The term Israeli Apartheid Week incites “hatred against Israel, a democratic state that respects the rule of law and human rights, and the use of the word ‘apartheid’ in this context diminishes the suffering of those who were victims of a true apartheid regime in South Africa,” Conservative legislator Peter Shurman told Shalom Life, a Toronto-based Jewish Web site.
“If you’re going to label Israel as apartheid, then you are also calling Canada apartheid and you are attacking Canadian values,” he said. “The use of the phrase ‘Israeli Apartheid Week’ is about as close to hate speech as one can get without being arrested, and I’m not certain it doesn’t actually cross over that line.”
Jewish students across Canada have adopted several campaigns to counter Israel Apartheid Week.
Meanwhile, York University in Toronto canceled a pro-Israel event that had been scheduled for Feb. 22, citing “security” concerns. One of the speakers was to have been conservative U.S. scholar Daniel Pipes, who spoke at York in 2003 amid threats of violence.
Also last week, tongues were wagging in Jewish circles over a spicy new video designed to sell Canadian university students on Israel as a travel destination.
The video, at sizedoesntmatter.ca, shows a couple in bed, with the woman looking at the man’s crotch and saying she “can’t go there because it’s too small.”
The man replies, “I consider this a spot of worship. It may be small, but it’s brought the driest places to life. Baby, this is paradise.”
The camera then pans to a map of Israel on the man’s lap.
British Police in Israel to Probe Assassination
British police are in Israel investigating the use of false passports in the assassination of a top Hamas official.
Two officers were set to meet with the six dual British-Israeli citizens whose identities were used on fake passports used in the killing last month of top Hamas commander Mahmoud al-Mabhouh in a hotel room in Dubai, the French news agency AFP reported. As many as 26 alleged assassins used fake passports.
Dubai police announced over the weekend that they have DNA evidence of one of the alleged assassins.
Seventeen of the alleged assassins have the same name as dual Israeli citizens from Britain, France, Australia, Ireland and Germany.
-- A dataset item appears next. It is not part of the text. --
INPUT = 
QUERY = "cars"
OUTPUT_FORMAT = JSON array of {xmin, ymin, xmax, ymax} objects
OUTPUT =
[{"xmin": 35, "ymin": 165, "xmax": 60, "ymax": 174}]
Israel’s Mossad has come under international suspicion in the killing, as Al-Mabhouh was the official responsible for arranging arms supplies from Iran to Gaza, and was a founder of the Hamas military wing, Izzadin Kassam. He also was involved in the 1989 kidnappings and murders of two Israeli soldiers, Avi Sasportas and Ilan Sa’adon.
The European Union has condemned the fraudulent use of the passports. Several EU countries have called in their ambassadors to Israel looking for explanations. Israel has neither confirmed nor denied its involvement.
Australian Prime Minister Kevin Rudd said he is “not satisfied with [the] explanation” given by Israel’s ambassador regarding the use of falsified passports in the assassination.
Meanwhile, Australia’s security agency has been investigating for the last six months the suspicion that three Australians holding dual Israeli citizenship spied for Israel in the past few years using their Australian passports, according to the Sydney Morning Herald.
The three men under investigation immigrated to Israel within the past 10 years and then visited Australia to change their names to something that sounded less Eastern European and more Anglo, the newspaper reported.
109 Candles for Australia’s Oldest Jew
Australia’s oldest Jewish person turned 109 years old.
Mary Rothstein was feted at a party Sunday at a Jewish Care home for the aged in Melbourne attended by her daughter, Ruth Cavallaro, two grandchildren and six great-grandchildren.
Rothstein was born in Russia on Feb. 27, 1901, moved to the United Kingdom when she was 2 and immigrated to Australia in 1958.
“I can’t understand why I’ve lived so long,” Rothstein told the Australian Jewish News. “It doesn’t seem possible.”
The world’s oldest Jewish person, 112-year-old Rosa Rein, died in Switzerland in early February.